In our study, FIT was only analysed once, which follows the European guidelines. Repeated tests have not shown better sensitivity or specificity than one single test [41,42,23,43,44]. In addition, in our setup FIT and FC were analysed from stool samples collected from the same defecation. A limitation of our study was that a significant number of patients only collected a single tube before the bowel preparation. Therefore, the number of patients who had data on both FC and FIT was lower than we expected. The study cohort represents patients referred to colonoscopy from primary care. The decision of referral was made for various reasons influenced by both patients and physicians. The data for specificity and PPV must therefore be interpreted with caution and cannot directly be translated to a general population, for example in the setting of CRC screening. A major and important challenge is to find markers that could detect premalignant lesions in the colon. Unfortunately, neither FIT nor FC can successfully discriminate dysplastic adenomas from benign findings with acceptable specificity and PPV. With very low cut-off for F-Hb and FC, good sensitivity for adenomas with high grade dysplasia can be achieved but with poor specificity and PPV values [34]. Adding additional markers to F-Hb and FC may improve specificity. For example, the tumour marker M2-PK (dimeric form of pyruvate kinase) was used in combination with FIT and FC with acceptable sensitivity and specificity [24,45]. Also, other evolving markers have been tested with promising results [46,25].

Conclusion

The combination of FIT and the FC test improves the detection of CRC. However, there is still a need for further studies using larger patient cohorts to find the optimal cut-off levels for different combination of tests.

Acknowledgment

The authors are thankful to the patients who participated in the study, and to the staff at the Endoscopy unit, Umea University Hospital, Umea, Sweden. We further thank Kerstin Näslund for technical assistance and Robin Myte for help with illustrations. This work was supported financially by the Swedish Cancer Foundation (CAN 2017/753) and the Cancer Research Foundation in Northern Sweden (AMP 11-664).
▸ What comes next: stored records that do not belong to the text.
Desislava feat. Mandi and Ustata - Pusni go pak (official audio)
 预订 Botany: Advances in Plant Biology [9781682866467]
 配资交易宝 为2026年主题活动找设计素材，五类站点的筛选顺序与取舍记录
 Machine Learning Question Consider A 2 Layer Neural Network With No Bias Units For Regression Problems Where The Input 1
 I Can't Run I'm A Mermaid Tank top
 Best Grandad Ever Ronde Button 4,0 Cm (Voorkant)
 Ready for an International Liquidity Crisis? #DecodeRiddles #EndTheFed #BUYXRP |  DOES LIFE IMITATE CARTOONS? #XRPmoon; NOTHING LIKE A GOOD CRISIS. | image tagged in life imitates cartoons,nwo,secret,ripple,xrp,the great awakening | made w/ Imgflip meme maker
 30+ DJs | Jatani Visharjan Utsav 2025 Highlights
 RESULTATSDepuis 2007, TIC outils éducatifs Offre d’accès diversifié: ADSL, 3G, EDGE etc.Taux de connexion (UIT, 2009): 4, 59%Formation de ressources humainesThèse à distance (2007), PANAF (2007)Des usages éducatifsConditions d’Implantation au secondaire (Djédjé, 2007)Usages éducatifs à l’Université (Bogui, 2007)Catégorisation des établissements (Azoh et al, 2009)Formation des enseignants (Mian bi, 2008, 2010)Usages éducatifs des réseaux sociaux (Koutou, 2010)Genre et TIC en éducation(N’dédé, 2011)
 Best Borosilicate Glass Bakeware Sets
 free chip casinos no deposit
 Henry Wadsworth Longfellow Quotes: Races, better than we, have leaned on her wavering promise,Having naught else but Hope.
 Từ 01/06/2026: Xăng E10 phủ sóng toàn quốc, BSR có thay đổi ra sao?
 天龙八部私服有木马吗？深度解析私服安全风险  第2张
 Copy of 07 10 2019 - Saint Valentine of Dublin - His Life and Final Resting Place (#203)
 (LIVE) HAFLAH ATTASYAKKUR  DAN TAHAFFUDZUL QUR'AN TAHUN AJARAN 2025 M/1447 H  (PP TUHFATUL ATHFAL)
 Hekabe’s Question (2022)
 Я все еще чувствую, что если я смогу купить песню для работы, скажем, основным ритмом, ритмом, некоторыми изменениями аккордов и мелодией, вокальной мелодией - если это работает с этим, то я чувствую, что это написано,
Compliance with Ethical Standards

Conflict of interest: The authors declare that they have no conflict of interest.

Ethical Approval: All procedures involving human participants were approved by the Research Ethics Committee of Umeå University, Umeå, Sweden and in accordance with the Helsinki declaration.

Informed Consent: Informed consent was obtained from all individual participants included in the study.